On Thu, May 12, 2022 at 12:51 PM Jon Kohler <jon@xxxxxxxxxxx> wrote:
>
>
>
> > On May 12, 2022, at 3:35 PM, Sean Christopherson <seanjc@xxxxxxxxxx> wrote:
> >
> > On Thu, May 12, 2022, Sean Christopherson wrote:
> >> On Thu, May 12, 2022, Jon Kohler wrote:
> >>> Remove IBPB that is done on KVM vCPU load, as the guest-to-guest
> >>> attack surface is already covered by switch_mm_irqs_off() ->
> >>> cond_mitigation().
> >>>
> >>> The original commit 15d45071523d ("KVM/x86: Add IBPB support") was simply
> >>> wrong in its guest-to-guest design intention. There are three scenarios
> >>> at play here:
> >>
> >> Jim pointed offline that there's a case we didn't consider.  When switching between
> >> vCPUs in the same VM, an IBPB may be warranted as the tasks in the VM may be in
> >> different security domains.  E.g. the guest will not get a notification that vCPU0 is
> >> being swapped out for vCPU1 on a single pCPU.
> >>
> >> So, sadly, after all that, I think the IBPB needs to stay.  But the documentation
> >> most definitely needs to be updated.
> >>
> >> A per-VM capability to skip the IBPB may be warranted, e.g. for container-like
> >> use cases where a single VM is running a single workload.
> >
> > Ah, actually, the IBPB can be skipped if the vCPUs have different mm_structs,
> > because then the IBPB is fully redundant with respect to any IBPB performed by
> > switch_mm_irqs_off().  Hrm, though it might need a KVM or per-VM knob, e.g. just
> > because the VMM doesn't want IBPB doesn't mean the guest doesn't want IBPB.
> >
> > That would also sidestep the largely theoretical question of whether vCPUs from
> > different VMs but the same address space are in the same security domain.  It doesn't
> > matter, because even if they are in the same domain, KVM still needs to do IBPB.
>
> So should we go back to the earlier approach where we have it be only
> IBPB on always_ibpb? Or what?
>
> At minimum, we need to fix the unilateral-ness of all of this :) since we’re
> IBPB’ing even when the user did not explicitly tell us to.
>
> That said, since I just re-read the documentation today, it does specifically
> suggest that if the guest wants to protect *itself* it should turn on IBPB or
> STIBP (or other mitigations galore), so I think we end up having to think
> about what our “contract” is with users who host their workloads on
> KVM - are they expecting us to protect them in any/all cases?
>
> Said another way, the internal guest areas of concern aren’t something
> the kernel would always be able to A) identify far in advance and B)

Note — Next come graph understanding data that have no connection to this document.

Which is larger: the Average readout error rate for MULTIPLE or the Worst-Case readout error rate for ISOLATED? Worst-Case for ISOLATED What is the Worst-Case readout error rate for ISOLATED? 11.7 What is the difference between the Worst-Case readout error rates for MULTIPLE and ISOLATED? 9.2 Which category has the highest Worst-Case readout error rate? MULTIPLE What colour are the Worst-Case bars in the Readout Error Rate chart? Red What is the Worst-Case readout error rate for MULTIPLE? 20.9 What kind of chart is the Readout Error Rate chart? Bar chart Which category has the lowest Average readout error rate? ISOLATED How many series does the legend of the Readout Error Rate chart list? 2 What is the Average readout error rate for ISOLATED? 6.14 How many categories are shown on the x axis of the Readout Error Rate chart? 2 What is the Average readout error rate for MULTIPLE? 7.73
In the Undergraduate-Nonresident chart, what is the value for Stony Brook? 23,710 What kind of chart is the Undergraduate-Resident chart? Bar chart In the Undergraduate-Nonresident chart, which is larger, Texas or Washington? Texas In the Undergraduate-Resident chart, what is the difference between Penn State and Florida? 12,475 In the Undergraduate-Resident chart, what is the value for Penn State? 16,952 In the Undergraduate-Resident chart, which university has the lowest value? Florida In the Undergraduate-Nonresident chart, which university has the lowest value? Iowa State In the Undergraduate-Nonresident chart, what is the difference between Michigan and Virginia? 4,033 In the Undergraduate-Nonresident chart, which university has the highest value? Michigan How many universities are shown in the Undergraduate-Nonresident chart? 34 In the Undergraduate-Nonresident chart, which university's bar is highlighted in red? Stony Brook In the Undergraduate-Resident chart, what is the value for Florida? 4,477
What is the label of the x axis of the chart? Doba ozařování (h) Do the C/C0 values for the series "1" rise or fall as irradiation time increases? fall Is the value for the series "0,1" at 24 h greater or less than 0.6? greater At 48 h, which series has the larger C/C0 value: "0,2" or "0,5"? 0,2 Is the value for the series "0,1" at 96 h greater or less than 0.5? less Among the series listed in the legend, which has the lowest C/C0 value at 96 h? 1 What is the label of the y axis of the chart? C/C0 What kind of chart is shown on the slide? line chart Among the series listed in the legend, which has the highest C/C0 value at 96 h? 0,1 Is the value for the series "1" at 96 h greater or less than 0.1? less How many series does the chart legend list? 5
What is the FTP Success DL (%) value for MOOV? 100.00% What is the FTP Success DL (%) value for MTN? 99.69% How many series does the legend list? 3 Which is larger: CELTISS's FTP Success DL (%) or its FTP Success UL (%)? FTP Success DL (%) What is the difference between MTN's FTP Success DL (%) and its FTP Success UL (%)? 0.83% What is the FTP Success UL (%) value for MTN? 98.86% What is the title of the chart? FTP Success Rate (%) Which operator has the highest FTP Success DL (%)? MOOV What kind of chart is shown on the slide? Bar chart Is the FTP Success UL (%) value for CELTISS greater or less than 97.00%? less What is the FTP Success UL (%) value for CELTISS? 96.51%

> always solve on the users behalf. There is an argument to be made
> that the guest needs to deal with its own house, yea?

To the extent that the guest has control over its own house, yes.

Say the guest obviates the need for internal IBPB by statically
partitioning virtual cores into different security domains. If the
hypervisor breaks core isolation on the physical platform, it is
responsible for providing the necessary mitigations.